A common manifestation of this is what is known as “trauma reenactment”. This refers to a person engaging in behavior that recreates or mirrors the original traumatic event. Sexual trauma reenactment is typically done in an attempt to understand the traumatic event, to rewrite the narrative of the trauma or to gain control over the trauma by reversing one’s role to be in a position of power. Trauma reenactment is also prevalent in individuals who were groomed or rewarded by individual to engage in a certain type of behavior.

Recovering from Trauma and Sex Addiction

In many instances, trauma and sex addiction are entangled with one another. As a result, a major focus in sex addiction treatment is addressing any underlying trauma that may be driving the addictive behaviors.
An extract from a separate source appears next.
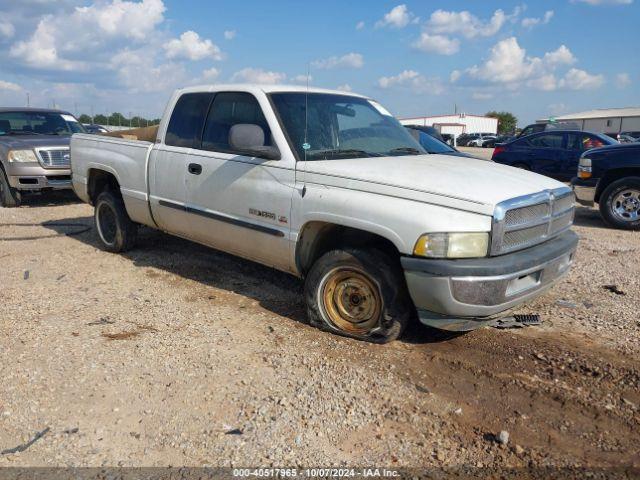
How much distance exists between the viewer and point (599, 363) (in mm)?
3783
So what does sex addiction recovery look like for someone whose addiction is rooted in trauma?

Getting Professional Help

For those whose problematic sexual behavior is rooted in trauma, seeking professional help can be extremely beneficial but scary.

Sex addiction treatment centers like KeyStone Center ECU provide supportive and nonjudgmental spaces to receive sex addiction treatment rooted in trauma-informed care. They offer a variety  of trauma-focused therapies that can help patients work through the difficult traumatic experiences that contribute to sex addiction.
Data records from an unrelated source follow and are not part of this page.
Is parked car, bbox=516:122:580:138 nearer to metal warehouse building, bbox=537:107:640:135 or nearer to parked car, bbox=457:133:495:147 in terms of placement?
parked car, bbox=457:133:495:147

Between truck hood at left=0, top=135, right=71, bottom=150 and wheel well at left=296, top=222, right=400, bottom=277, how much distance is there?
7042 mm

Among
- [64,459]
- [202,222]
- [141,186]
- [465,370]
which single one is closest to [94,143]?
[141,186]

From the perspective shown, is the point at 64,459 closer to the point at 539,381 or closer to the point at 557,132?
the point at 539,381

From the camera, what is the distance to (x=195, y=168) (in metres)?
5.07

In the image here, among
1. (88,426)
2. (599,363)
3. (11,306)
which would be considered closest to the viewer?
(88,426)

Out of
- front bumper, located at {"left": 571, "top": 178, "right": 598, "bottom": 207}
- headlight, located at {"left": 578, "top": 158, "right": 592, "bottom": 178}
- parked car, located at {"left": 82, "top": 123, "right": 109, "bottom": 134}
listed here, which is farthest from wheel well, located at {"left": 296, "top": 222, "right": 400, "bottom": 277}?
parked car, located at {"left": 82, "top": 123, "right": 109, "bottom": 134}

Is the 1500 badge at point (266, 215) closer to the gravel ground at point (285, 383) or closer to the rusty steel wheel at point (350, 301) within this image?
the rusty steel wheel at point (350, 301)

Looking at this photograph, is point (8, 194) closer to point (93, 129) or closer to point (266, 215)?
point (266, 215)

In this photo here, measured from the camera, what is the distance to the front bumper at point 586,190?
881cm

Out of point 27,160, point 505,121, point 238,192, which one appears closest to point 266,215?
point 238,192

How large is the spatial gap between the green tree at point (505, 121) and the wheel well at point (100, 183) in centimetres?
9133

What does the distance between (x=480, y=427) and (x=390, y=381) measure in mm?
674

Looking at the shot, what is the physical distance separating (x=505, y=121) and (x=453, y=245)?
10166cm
Eye Movement Desensitization and Reprocessing (EMDR) therapy, for example, uses sensory inputs and left-right brain stimulation to help patients identify traumatic memories and reprocess them in ways that decrease the need to engage in sexual behaviors as an unhealthy trauma response.
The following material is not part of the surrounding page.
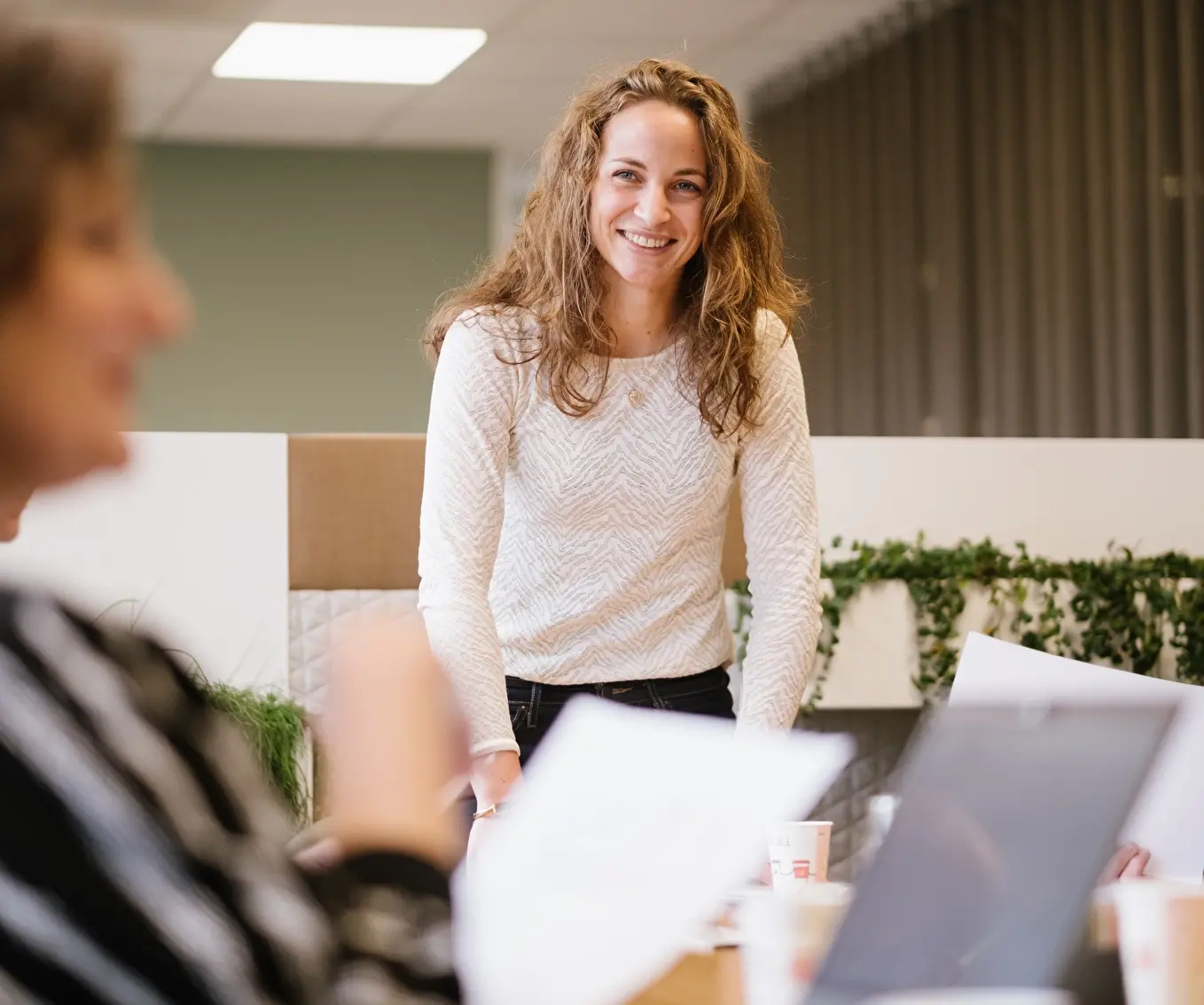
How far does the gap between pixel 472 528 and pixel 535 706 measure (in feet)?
0.69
Another effective therapeutic technique is psychodrama, which involves acting out the traumatic event with the goal of relieving the negative emotions associated it.

Developing Healthy Coping Mechanisms

For many, sex addiction is an unhealthy coping mechanism caused by trauma that may lead to even more trauma for the individual as well as their family, friends, and loved ones.

Psychotherapy, therefore, can help people process and heal from trauma, reducing the reliance on unhealthy coping mechanisms, such as sexually addictive behavior. A therapist can also provide tools and strategies for managing difficult emotions and triggers, especially shame, and thus reduce the risk of relapse.

As people work through their trauma and addiction, it is important to develop healthy coping mechanisms to replace the unhealthy ones. This can include activities such as exercise, mindfulness practices, journaling, attending 12-Step meetings, developing and maintaining healthy friendships, acknowledging and appropriately expressing one’s feelings, or other creative outlets. It can also include setting boundaries for oneself and developing techniques to avoid “triggering” environments, thoughts, events, and situations.

Building a Support System

Recovery from trauma and sex addiction is a challenging journey taken one day at a time, and having a support system in place can make all the difference. A support system can include friends, family or others battling sex addiction and trauma and are in recovery themselves. Having a supportive community can provide encouragement, accountability and a sense of belonging. It can show you that you are not alone and that recovery is possible.

Resources, including 12 Step meetings such as Sexaholics Anonymous (SA), Sex and Love Addicts Anonymous (SLAA) and Sex Addicts Anonymous (SAA) are a great starting point when looking for sex addiction support systems.

Recovery Is Possible

By understanding the relationship between trauma and sex addiction, we can respond with more empathy and work towards reducing the stigma around this issue in society.

Although it may feel difficult and overwhelming, sex addiction and trauma recovery is indeed possible.